A few weeks ago, my sister, Diane, was going through some old black-and-white photos, she was quite the photographer back-in-the-day (yes, I am old enough to say back-in-the-day). Mixed among her past a familiar face peered from the pile. It was a series of photos of Tom Waits she took during a concert at Glassboro State College (now Rowan University) in Glassboro, New Jersey.

Very stark photos, against a black background and black suit, Waits’ hands and head seem to float in the ether. Diane forwarded them to me, and I told her I would post them to a Tom Waits’ Fan Page on FACEBOOK.
When posted, I mentioned that these pictures where taken in Glassboro, New Jersey sometime in nineteen-seventy-six or seven.

Within minutes, amongst the ‘Cool pictures!’ and ‘Thanks for sharing’ came allegations that Tom didn’t have any concerts in Glassboro in nineteen-seventy-six. I called my sister, she told me, written on the back of the photos was ‘glassboro, n.j, oct ‘77’ in artsy lower-case letters.
The folks on the Tom Waits page, a resilient bunch, within a few comments the set list from the show was posted. The allegations of no concert turned to a heartfelt ‘thank you’ to my sister for finding an undocumented concert that would be added to the Tom Waits Library!

A week or so later, my sister cleaned out a dresser for her one son’s move to North Carolina when she happened across more photos. This time, a collection of Beatle publicity shots from the movie ‘Help’. Not originals, but nice prints my father, who worked in the movie industry, gave to my sister.

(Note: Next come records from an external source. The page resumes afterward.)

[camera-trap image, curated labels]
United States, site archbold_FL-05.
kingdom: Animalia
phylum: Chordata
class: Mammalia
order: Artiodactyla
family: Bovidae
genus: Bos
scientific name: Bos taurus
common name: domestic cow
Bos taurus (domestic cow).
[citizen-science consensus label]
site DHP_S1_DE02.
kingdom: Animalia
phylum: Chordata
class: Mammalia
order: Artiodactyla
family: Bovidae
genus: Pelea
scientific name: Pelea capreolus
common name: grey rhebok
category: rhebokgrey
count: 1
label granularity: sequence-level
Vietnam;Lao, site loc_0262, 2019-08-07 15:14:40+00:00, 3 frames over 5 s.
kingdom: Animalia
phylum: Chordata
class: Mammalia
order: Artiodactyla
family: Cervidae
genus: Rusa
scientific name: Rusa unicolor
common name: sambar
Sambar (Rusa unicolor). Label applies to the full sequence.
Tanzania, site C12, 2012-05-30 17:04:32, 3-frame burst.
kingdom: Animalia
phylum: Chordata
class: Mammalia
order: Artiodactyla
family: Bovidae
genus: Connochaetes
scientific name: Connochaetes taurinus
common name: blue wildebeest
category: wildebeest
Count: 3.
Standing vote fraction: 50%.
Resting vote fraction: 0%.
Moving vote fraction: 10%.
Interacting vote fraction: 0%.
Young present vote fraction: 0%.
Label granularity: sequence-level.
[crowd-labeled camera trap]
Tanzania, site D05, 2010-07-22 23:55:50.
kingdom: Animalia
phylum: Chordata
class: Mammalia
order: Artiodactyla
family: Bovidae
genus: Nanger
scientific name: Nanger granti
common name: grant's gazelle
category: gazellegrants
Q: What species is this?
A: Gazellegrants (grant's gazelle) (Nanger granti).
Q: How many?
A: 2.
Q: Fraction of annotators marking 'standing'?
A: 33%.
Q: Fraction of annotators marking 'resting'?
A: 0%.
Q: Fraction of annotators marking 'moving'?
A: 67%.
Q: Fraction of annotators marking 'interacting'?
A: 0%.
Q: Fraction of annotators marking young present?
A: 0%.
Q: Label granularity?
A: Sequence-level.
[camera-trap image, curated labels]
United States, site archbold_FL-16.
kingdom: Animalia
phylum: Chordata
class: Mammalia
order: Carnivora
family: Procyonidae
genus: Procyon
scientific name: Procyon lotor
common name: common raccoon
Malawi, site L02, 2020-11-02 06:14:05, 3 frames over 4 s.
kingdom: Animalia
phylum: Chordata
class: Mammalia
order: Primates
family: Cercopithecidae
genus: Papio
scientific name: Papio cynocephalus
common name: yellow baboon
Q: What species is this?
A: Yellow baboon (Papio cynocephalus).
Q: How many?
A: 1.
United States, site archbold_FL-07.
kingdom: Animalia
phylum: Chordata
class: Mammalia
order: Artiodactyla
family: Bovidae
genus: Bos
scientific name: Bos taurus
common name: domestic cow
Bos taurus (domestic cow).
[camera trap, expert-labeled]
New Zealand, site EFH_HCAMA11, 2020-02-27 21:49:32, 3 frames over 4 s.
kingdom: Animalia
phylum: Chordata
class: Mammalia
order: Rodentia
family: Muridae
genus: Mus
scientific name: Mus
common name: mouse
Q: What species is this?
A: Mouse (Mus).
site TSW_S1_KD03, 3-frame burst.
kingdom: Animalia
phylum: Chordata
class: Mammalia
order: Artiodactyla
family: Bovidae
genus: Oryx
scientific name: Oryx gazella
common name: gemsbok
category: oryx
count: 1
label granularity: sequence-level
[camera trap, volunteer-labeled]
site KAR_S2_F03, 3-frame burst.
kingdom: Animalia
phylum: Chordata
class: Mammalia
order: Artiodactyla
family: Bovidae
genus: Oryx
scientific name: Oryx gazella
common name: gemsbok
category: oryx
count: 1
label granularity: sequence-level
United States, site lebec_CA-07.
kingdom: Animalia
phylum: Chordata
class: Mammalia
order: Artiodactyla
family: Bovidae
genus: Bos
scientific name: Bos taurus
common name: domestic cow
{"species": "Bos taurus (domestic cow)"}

Diane was a big Beatles’ fan when she was younger.

I was about to find out just how big a fan she was.

The last photo in the pile showed the fab four on the beach, but there was a noticeable exception to this picture. A round cut out appeared where Paul’s face should have been. When I pointed this out to my sister, some long dormant memory woke, and her checks flushed red.

Apparently, in her youthful infatuation of Paul McCartney, she cut out his face and placed it in a locket that she wore around her neck. She then told her friends that Paul, her boyfriend, would be coming over the house to visit her.

Somewhere in this world McCartney’s decapitated head is incased in a cheap, silver locket, never to see the light of day.

Maybe Paul really is dead.

Along with the Beatles, my sister found five more Waits photographs from that same concert. Although odd that these original photographs kept appearing, I had no doubt of their authenticity. However, if somehow, she finds a freshly type copy of Howard Hughes’ Autobiography, or Amelia Earhart’s Bahama vacation photographs, circa. 1962, in her basement, I might start to grow suspect.

My sister did know Tom Waits in the late seventies. She met him first in California, then when he played some concerts in New York. They would get together occasionally, and for a time we thought the song ‘Jersey Girl’ was about her. Of course, it’s not. Then she thought maybe ‘Downtown Train’, because, after all, she was one of those Brooklyn girls. Which is fine, we can live with that.

However, if she ever starts to think that ‘A Christmas Card from a Hooker in Minneapolis’ is about her, we’re having a family intervention.